In a community property state, spouses are considered equal owners of all marital property, and assets are split 50-50. But most states are equitable distribution states, in which the division of marital assets is more complicated. No matter which of them is listed as the owner of a given asset, each spouse has a legal claim to a fair and equitable portion of its value. Remember that “fair and equitable” doesn’t necessarily mean “half.” The Court considers many factors to determine what constitutes a fair and equitable distribution of marital property.
Of course, both assets and debts must be divided in divorce. Debt is generally divided using the same principles that are used to divide assets, though of course nobody’s in a hurry to grab that side of the balance sheet! Obviously, divorcing spouses do their utmost to come away from the marriage with maximum assets and minimum debt. Marital debt to be divided may include:
- loans for cars, boats and other vehicles,
- personal loans (and some business loans) and
- credit card debt.
Many couples, like Kim and David, must add hefty student loans to this list. So how are student loans handled in divorce? Here are five key factors that need to be considered:
1. What was the money used for?
Kim used her student loans to pay tuition, school fees, books, etc. in pursuit of her degree. It often happens, though, that money borrowed in school loan programs goes toward living expenses or other costs. If student loan money is used for purposes other than directly paying for school, it will more likely be considered marital debt from which both spouses benefitted.
2. If the borrower earned a degree, is that degree considered separate or marital property in your state?
If the loan paid for a professional degree which is considered the separate property of one spouse, then the debt is considered separate debt. However, in some states (New York among them), professional degrees are considered to be marital property. Debt incurred to obtain marital property is more logically considered marital debt.
3. Who has benefitted from the degree-holder’s increased earning power, and for how long?
In determining the disposition of student loan debt in divorce, the key question is not who incurred the debt, but who gained from it. If Kim and David had divorced shortly after she graduated, the student loans would more likely have been considered separate debt. However, in the years since she earned her degree, they have enjoyed a very nice lifestyle, financed in large part by her income. That’s a good case for considering her student loans to be marital debt.
4. What is the earning power of each spouse?
As part of calculating “equitable distribution,” each spouse’s ability to support themselves and their dependents is assessed. If David had no significant income or earning potential of his own, for example, a court would be less likely to deem it fair to have him pay Kim’s student loans.
5. How does the student loan debt affect your tax exposure?
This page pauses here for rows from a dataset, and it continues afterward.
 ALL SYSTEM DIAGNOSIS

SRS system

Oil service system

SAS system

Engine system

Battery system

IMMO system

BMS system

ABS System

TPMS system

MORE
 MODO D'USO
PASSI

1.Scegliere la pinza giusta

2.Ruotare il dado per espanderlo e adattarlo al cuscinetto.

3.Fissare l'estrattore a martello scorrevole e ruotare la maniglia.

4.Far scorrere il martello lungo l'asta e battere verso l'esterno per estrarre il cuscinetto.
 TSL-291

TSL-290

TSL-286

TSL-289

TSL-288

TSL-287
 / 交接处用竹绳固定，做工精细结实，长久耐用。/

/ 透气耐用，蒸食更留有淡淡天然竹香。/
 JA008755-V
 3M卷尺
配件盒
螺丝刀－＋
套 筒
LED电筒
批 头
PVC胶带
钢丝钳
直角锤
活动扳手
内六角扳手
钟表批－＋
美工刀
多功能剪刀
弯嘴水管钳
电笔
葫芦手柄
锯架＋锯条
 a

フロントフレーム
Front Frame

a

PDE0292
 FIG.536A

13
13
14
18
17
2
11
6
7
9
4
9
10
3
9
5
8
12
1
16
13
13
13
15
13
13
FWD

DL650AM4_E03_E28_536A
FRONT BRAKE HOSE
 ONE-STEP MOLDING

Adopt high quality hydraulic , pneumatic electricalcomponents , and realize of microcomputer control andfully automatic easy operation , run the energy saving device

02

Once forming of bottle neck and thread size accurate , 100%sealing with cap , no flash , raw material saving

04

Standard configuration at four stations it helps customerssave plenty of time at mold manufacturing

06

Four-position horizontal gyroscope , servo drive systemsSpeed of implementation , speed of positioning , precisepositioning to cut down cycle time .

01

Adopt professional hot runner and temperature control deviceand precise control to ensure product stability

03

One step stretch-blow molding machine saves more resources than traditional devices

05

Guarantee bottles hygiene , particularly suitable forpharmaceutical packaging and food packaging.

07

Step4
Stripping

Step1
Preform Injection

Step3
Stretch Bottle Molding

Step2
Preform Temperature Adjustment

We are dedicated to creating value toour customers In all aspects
The benefits or consequences to your tax exposure of paying off student loans may make it more or less desirable to assume that debt over other types of marital debt that will be divided in your divorce. Kim’s best move might be to agree to pay off the student loans herself, but insist that David assume a greater share of another debt. Negotiating strategy, though, is not something the court will help her decide; she’ll need a divorce financial advisor to evaluate all the angles to the problem and advise her what’s best.
Understandably, Kim and David are both angry at the idea of being unfairly saddled with debt. The debate is prolonging their divorce and making it much more contentious than it had to be. Had they executed a post-nuptial agreement about the student loans before borrowing so substantially, there would be nothing to argue about! A postnup could have specified how student debt would be paid in the event of a break-up. Such agreements also provide a foundation for clear communication about finances that I believe should underlay every marriage. The advice comes too late for our fictional friends, but perhaps not for you.